(Scene question data)
****
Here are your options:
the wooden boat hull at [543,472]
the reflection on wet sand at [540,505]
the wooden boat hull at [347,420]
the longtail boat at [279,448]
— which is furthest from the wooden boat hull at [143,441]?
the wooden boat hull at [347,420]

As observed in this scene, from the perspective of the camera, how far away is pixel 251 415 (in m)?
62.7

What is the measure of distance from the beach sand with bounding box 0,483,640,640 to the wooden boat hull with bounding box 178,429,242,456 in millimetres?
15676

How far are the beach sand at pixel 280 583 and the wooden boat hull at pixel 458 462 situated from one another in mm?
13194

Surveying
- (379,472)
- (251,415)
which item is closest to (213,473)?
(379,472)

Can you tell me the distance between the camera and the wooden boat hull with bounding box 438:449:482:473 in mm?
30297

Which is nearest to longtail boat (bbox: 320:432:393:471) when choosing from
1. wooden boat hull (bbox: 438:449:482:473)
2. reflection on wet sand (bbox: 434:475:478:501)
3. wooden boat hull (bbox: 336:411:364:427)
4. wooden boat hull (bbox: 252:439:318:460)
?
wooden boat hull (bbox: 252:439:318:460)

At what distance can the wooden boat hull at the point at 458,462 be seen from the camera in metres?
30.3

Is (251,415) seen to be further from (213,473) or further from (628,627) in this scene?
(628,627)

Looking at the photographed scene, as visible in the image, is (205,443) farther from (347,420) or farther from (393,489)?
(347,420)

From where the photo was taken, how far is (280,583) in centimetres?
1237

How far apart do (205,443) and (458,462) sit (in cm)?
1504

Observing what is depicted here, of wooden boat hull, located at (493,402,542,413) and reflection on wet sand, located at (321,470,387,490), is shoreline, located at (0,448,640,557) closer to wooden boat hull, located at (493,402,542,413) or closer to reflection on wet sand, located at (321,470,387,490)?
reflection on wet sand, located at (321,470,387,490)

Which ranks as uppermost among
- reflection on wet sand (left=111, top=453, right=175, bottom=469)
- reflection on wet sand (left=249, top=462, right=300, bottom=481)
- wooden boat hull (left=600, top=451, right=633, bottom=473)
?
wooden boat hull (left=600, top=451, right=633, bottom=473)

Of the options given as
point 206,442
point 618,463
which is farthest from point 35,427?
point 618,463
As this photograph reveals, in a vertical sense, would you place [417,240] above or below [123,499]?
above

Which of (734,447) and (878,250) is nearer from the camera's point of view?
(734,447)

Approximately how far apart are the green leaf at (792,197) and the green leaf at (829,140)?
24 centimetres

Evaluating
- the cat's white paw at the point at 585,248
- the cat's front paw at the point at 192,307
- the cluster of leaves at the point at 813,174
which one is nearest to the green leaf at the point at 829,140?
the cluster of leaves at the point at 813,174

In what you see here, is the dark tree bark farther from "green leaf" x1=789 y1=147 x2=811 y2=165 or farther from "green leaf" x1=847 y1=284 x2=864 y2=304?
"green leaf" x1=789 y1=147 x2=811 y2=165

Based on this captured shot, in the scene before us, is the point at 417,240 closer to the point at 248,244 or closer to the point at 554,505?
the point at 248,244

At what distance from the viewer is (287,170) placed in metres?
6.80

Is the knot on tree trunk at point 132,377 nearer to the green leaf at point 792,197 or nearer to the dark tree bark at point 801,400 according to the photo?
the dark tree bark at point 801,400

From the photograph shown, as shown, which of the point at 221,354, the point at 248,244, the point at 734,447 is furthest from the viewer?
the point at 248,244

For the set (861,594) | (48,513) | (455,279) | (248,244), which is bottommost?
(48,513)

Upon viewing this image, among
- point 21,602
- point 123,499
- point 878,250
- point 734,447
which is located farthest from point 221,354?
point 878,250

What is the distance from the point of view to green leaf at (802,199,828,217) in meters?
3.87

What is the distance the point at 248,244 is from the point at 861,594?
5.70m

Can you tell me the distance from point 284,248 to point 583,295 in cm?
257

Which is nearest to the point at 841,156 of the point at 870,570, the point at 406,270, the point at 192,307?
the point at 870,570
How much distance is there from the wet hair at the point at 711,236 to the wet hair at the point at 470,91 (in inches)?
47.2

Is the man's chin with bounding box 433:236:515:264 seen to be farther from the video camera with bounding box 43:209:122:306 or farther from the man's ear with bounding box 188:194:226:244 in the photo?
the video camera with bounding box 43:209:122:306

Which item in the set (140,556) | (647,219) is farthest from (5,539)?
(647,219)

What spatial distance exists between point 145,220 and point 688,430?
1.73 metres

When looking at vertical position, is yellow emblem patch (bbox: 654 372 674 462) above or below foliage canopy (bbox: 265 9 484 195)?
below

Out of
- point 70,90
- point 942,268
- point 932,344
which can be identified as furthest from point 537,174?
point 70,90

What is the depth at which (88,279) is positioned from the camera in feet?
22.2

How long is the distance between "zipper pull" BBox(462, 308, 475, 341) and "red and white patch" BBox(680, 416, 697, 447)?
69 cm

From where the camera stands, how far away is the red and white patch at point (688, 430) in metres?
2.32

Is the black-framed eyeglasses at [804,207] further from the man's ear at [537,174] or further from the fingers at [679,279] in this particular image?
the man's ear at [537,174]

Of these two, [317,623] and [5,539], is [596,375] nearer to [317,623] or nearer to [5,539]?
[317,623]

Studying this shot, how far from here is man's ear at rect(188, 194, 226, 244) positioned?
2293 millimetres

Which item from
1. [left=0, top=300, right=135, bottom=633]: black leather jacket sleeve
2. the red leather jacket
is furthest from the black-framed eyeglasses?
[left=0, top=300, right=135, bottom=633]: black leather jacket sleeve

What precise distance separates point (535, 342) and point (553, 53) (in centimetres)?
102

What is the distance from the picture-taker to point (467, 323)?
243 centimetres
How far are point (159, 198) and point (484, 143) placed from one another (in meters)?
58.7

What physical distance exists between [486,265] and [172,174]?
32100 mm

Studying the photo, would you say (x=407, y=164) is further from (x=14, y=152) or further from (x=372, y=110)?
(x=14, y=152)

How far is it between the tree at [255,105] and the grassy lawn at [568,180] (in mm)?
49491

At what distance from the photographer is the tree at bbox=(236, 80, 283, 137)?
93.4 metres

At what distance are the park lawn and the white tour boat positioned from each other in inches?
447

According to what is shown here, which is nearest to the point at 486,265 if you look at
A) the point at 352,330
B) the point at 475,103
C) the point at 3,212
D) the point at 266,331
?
****
= Task objective =
Arrange the lines of the data above as a Markdown table with the columns Row and Line, starting with the line that contains "Is the black-framed" and going on through the end of the data. Number each row and leave out blank lines.

= Response to this task =
| Row | Line |
|---|---|
| 1 | Is the black-framed eyeglasses at [804,207] further from the man's ear at [537,174] or further from the fingers at [679,279] in this particular image? |
| 2 | the man's ear at [537,174] |
| 3 | Of these two, [317,623] and [5,539], is [596,375] nearer to [317,623] or nearer to [5,539]? |
| 4 | [317,623] |
| 5 | Studying this shot, how far from here is man's ear at rect(188, 194, 226, 244) positioned? |
| 6 | 2293 millimetres |
| 7 | Which item from |
| 8 | 1. [left=0, top=300, right=135, bottom=633]: black leather jacket sleeve |
| 9 | 2. the red leather jacket |
| 10 | is furthest from the black-framed eyeglasses? |
| 11 | [left=0, top=300, right=135, bottom=633]: black leather jacket sleeve |
| 12 | What precise distance separates point (535, 342) and point (553, 53) (in centimetres)? |
| 13 | 102 |
| 14 | What is the distance from the picture-taker to point (467, 323)? |
| 15 | 243 centimetres |
| 16 | How far are point (159, 198) and point (484, 143) placed from one another (in meters)? |
| 17 | 58.7 |
| 18 | What physical distance exists between [486,265] and [172,174]? |
| 19 | 32100 mm |
| 20 | Studying the photo, would you say (x=407, y=164) is further from (x=14, y=152) or further from (x=372, y=110)? |
| 21 | (x=14, y=152) |
| 22 | How far is it between the tree at [255,105] and the grassy lawn at [568,180] (in mm)? |
| 23 | 49491 |
| 24 | At what distance from the photographer is the tree at bbox=(236, 80, 283, 137)? |
| 25 | 93.4 metres |
| 26 | At what distance are the park lawn and the white tour boat positioned from each other in inches? |
| 27 | 447 |
| 28 | According to what is shown here, which is nearest to the point at 486,265 if you look at |
| 29 | A) the point at 352,330 |
| 30 | B) the point at 475,103 |
| 31 | C) the point at 3,212 |
| 32 | D) the point at 266,331 |
| 33 | ? |